» **SUPPLIED RECORDS**

#####

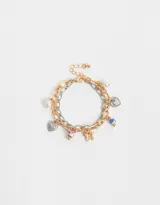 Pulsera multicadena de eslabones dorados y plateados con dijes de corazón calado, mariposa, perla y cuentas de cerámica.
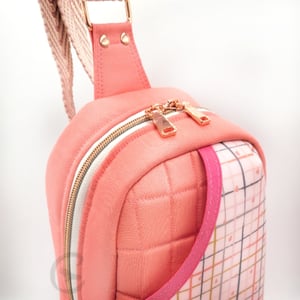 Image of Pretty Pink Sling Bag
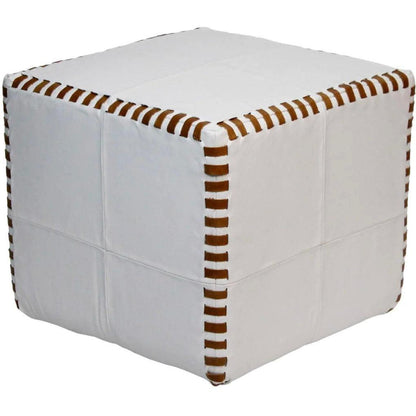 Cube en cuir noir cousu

#####

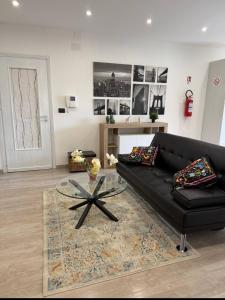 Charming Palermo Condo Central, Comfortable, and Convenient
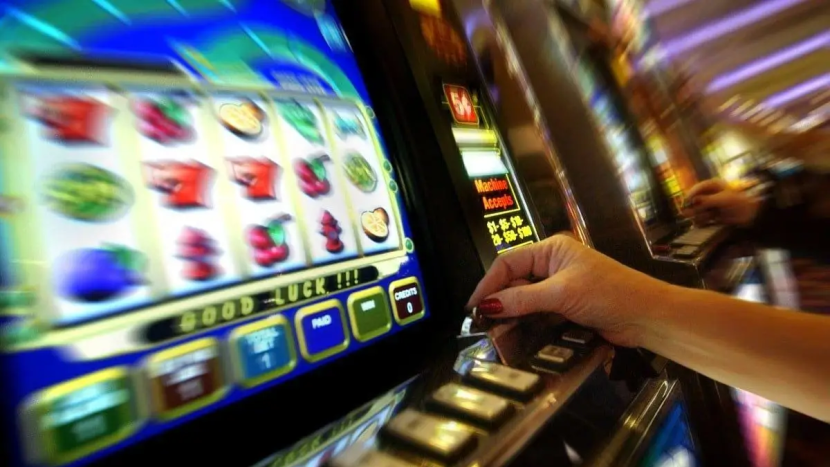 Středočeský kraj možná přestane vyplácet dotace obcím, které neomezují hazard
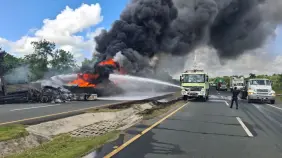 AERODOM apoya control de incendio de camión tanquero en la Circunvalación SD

#####

» **TASK TO COMPLETE**
Please rewrite the entries from the line with "Charming Palermo Condo" to the line with "AERODOM apoya control", changing "Comfortable" to "Cozy" and keeping everything else the same. Leave the pictures out of your answer.

» **RESPONSE FOR THIS EXERCISE**
 Charming Palermo Condo Central, Cozy, and Convenient
 Středočeský kraj možná přestane vyplácet dotace obcím, které neomezují hazard
 AERODOM apoya control de incendio de camión tanquero en la Circunvalación SD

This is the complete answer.